As an example: assume there are 60 self-funded large group health plans in a specific state, which are using three different TPAs for reporting total annual spending on health care data (20 plans use TPA #1, 20 use TPA #2 and 20 use TPA #3). All 60 plans use the same PBM, which is performing other reporting related to prescription drug spending. Each of the three TPAs may submit a single aggregated report on its 20 covered plans, but the PBM must submit three separate reports, aggregating the data of plans covered by TPA #1, TPA #2 and TPA #3 separately. Additional guidance is forthcoming on data aggregation and the submission of data by multiple reporting entities.
Takeaways
Given the interim nature of the rule and that the Departments have requested comments on the IFR, the requirements of the IFR are subject to change.
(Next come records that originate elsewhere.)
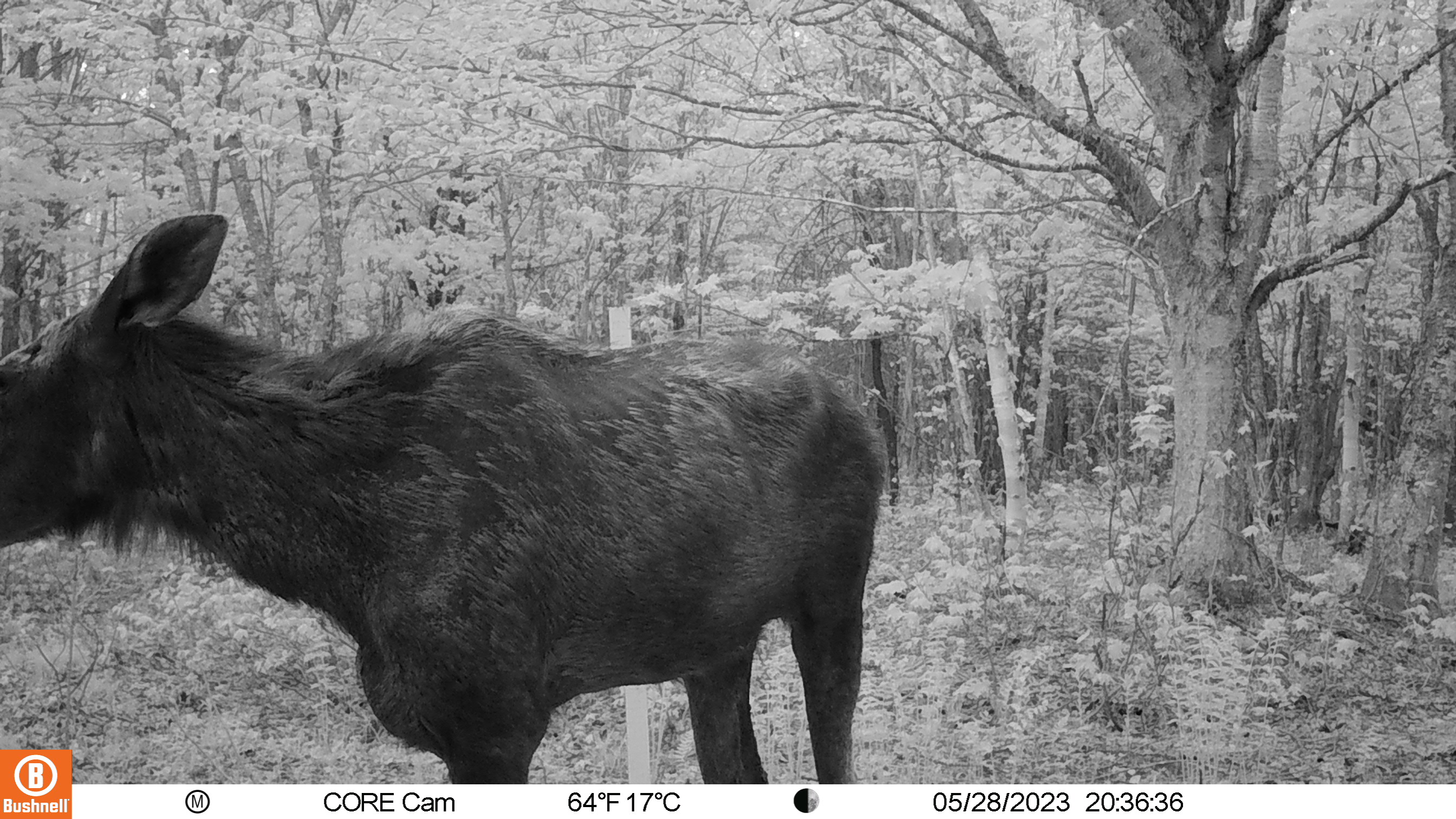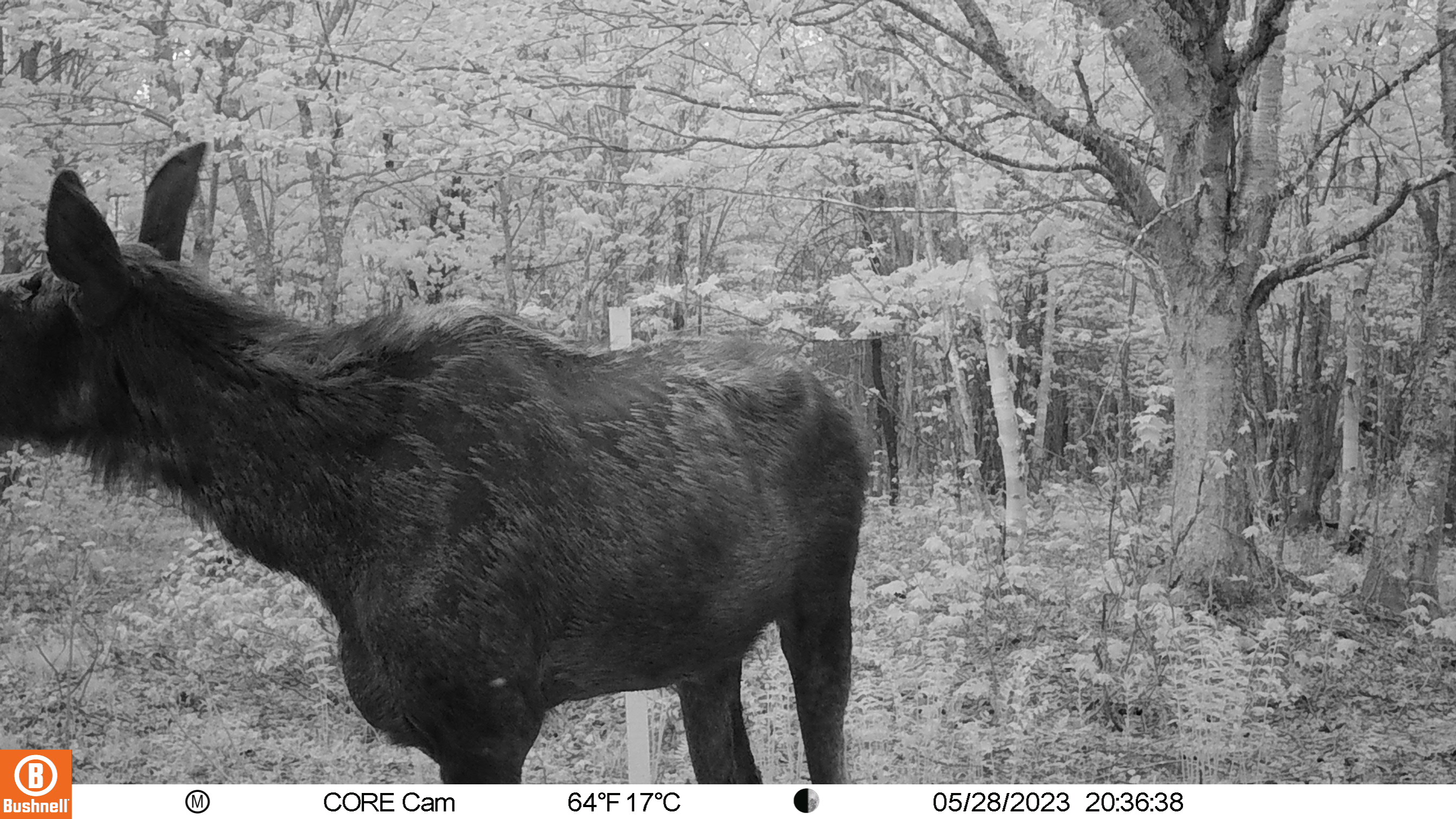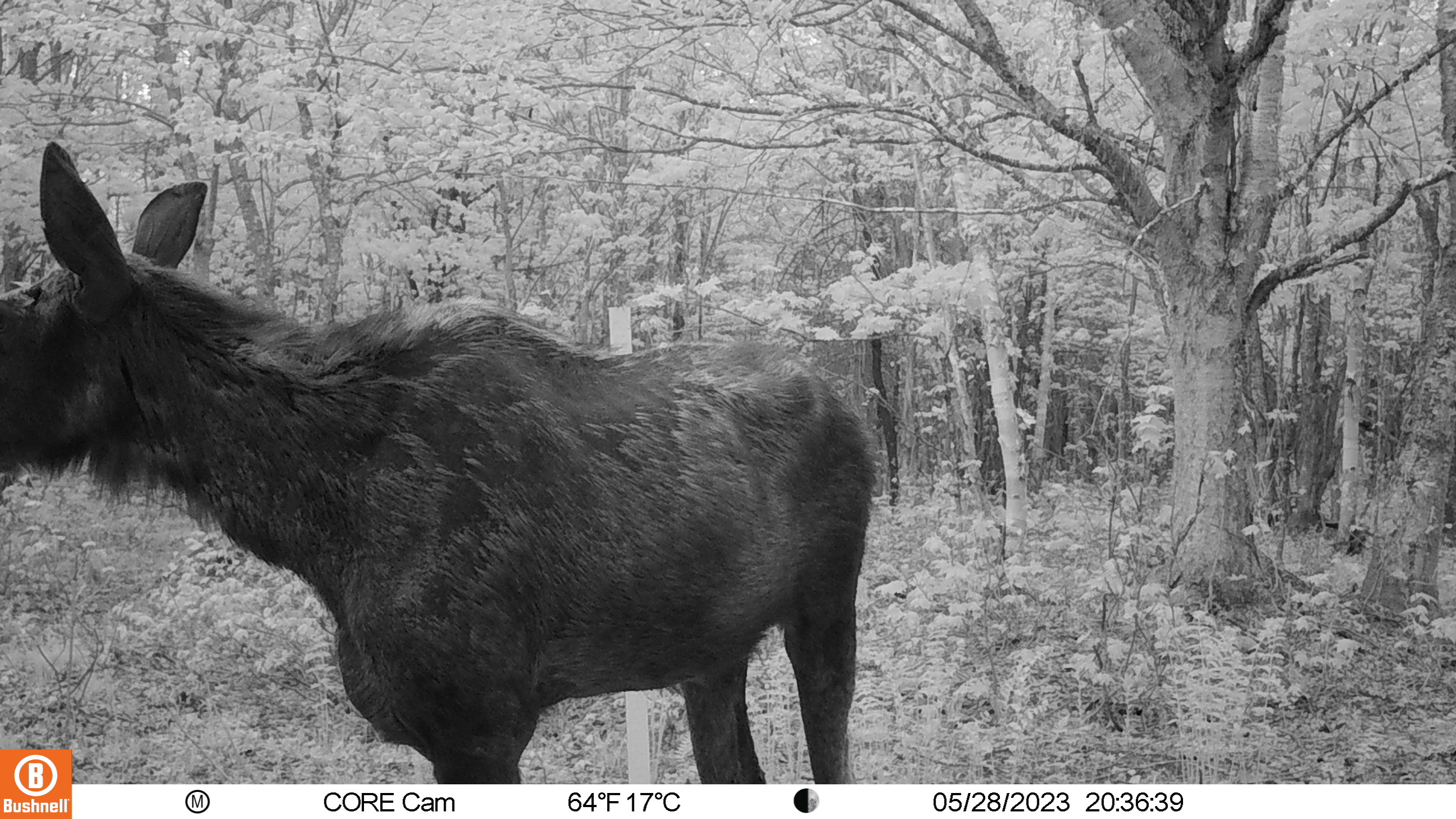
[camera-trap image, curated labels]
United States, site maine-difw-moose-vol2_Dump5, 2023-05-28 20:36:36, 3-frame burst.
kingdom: Animalia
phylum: Chordata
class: Mammalia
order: Artiodactyla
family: Cervidae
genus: Alces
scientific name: Alces alces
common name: moose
However, the reporting requirements are substantial, and issuers, TPAs and PBMs should start preparing now so that they are able to meet the extended deadline for filing reports for the 2020 and 2021 reference years.
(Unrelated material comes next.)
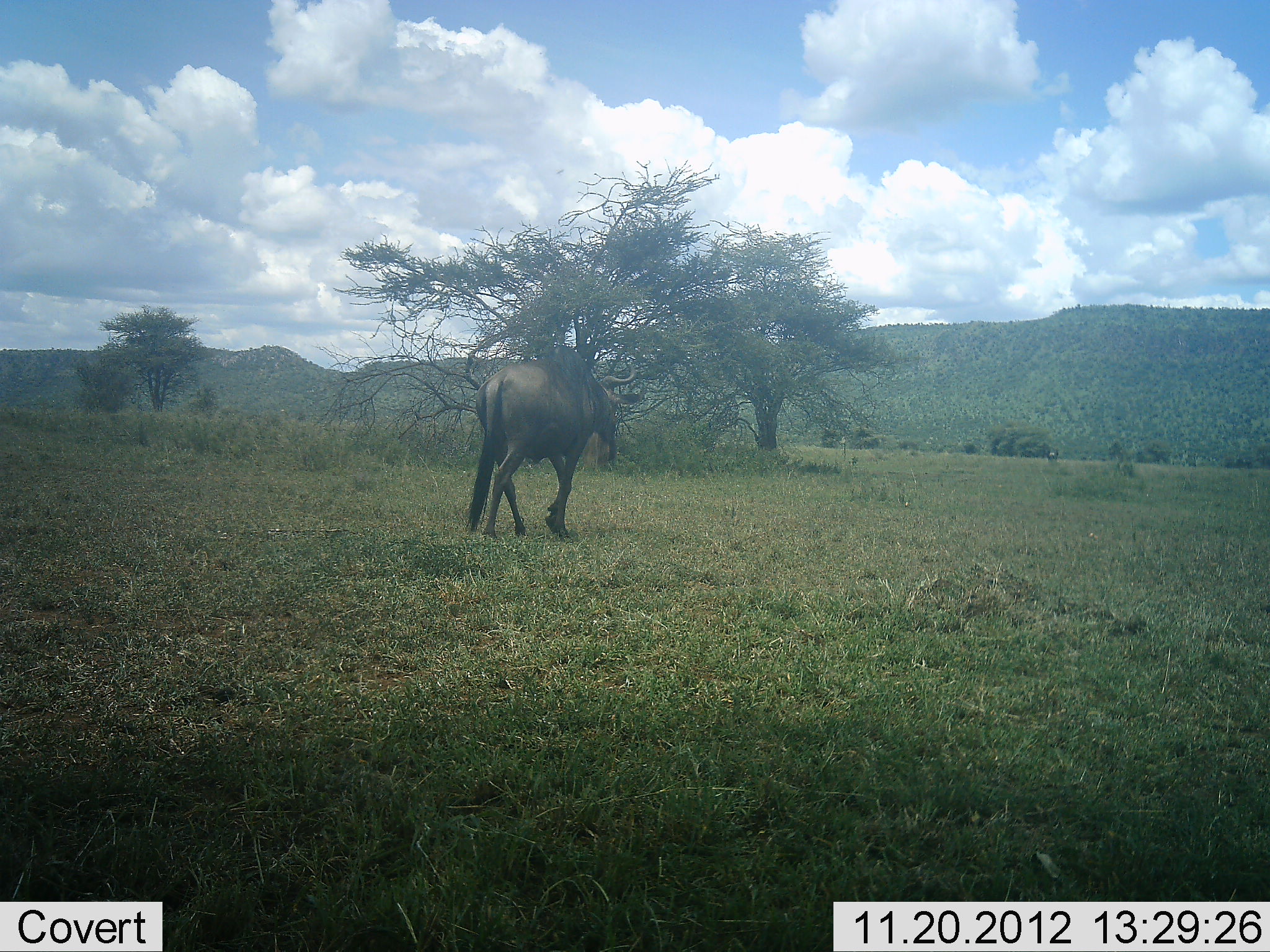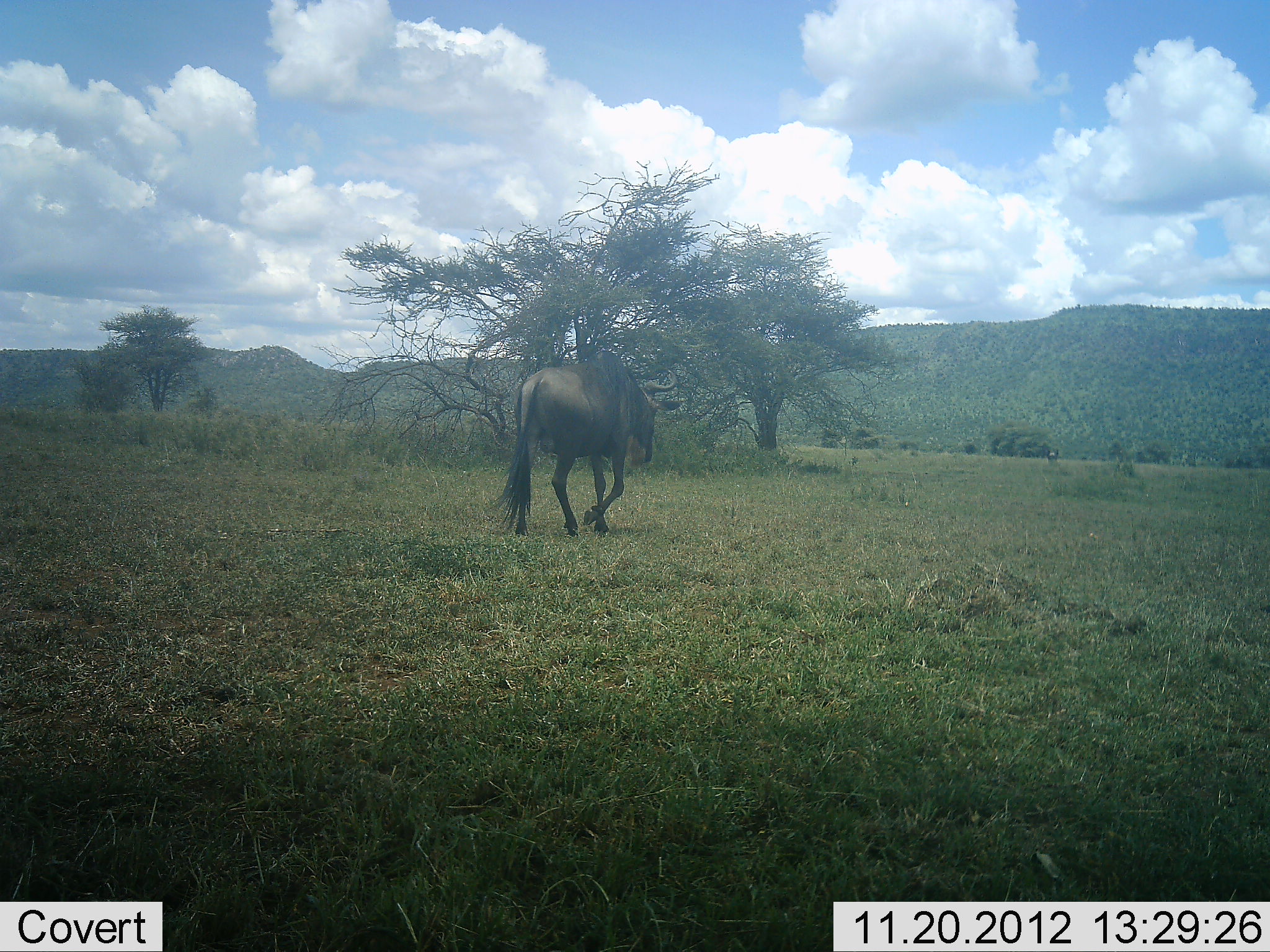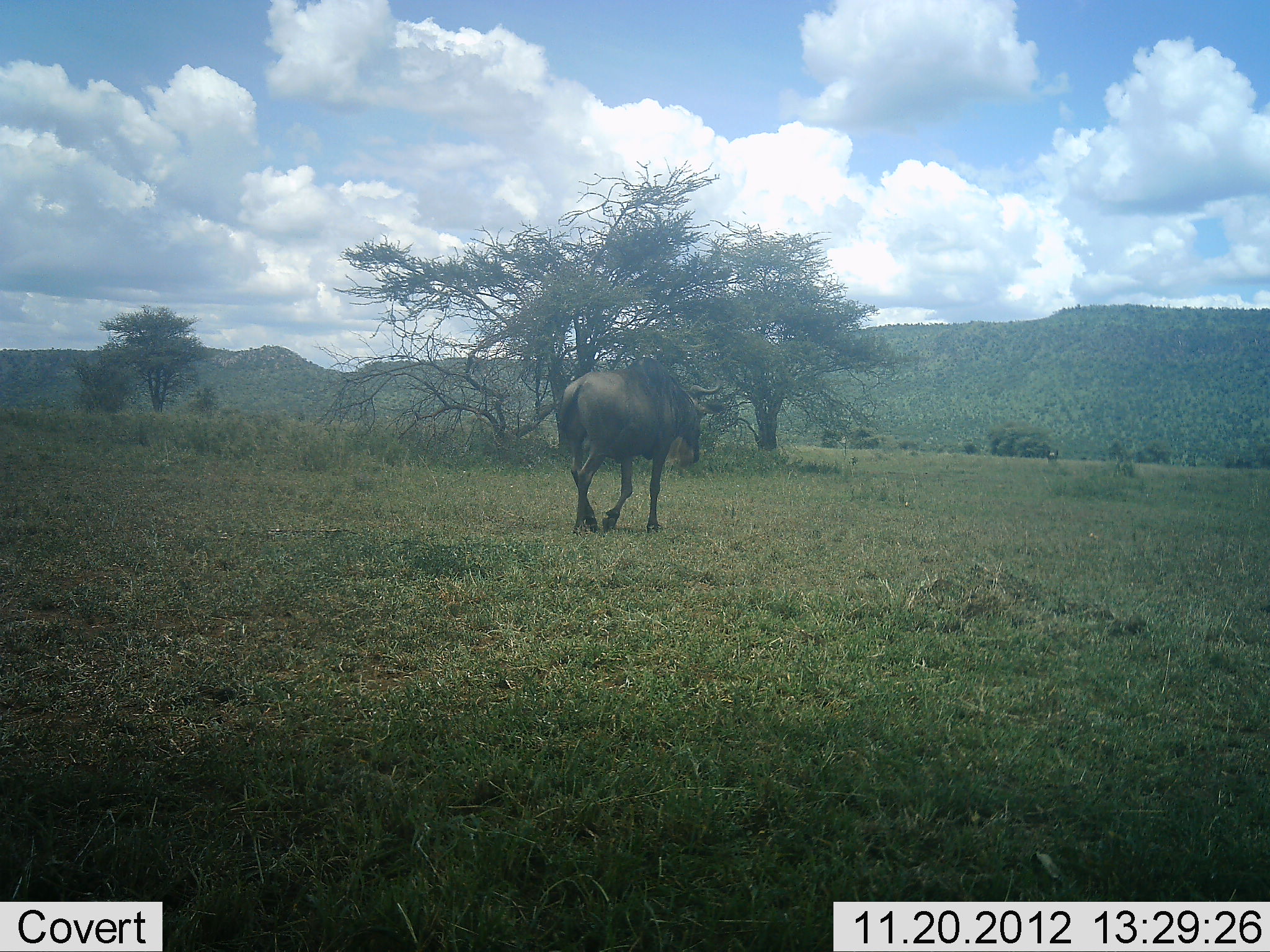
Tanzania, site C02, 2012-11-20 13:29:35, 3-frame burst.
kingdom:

1 See Section 204 of Division BB of the CAA; codified in the PHSA at 42 U.S.C. § 300gg-120, ERISA at 29 USC § 1185n, and the Internal Revenue Code at 26 USC § 9825.
2 The IFR may be viewed here.
3 The Departments indicated that they intend to build a data collection system that will allow multiple reporting entities to submit different subsets of the required information with respect to the same plan or issuer.
4 The IFR defines “market segment” to include seven different types of coverage: (1) self-funded plans offered by large employers, (2) self-funded plans offered by small employers, (3) the fully-insured large group market, (4) the fully-insured small group market, (5) the individual market, (6) the student market, and (7) Federal Employees Health Benefits (FEHB) Program.
5 However, for individual market business sold through an association, experience must be attributed to the issue State of the certificate of coverage.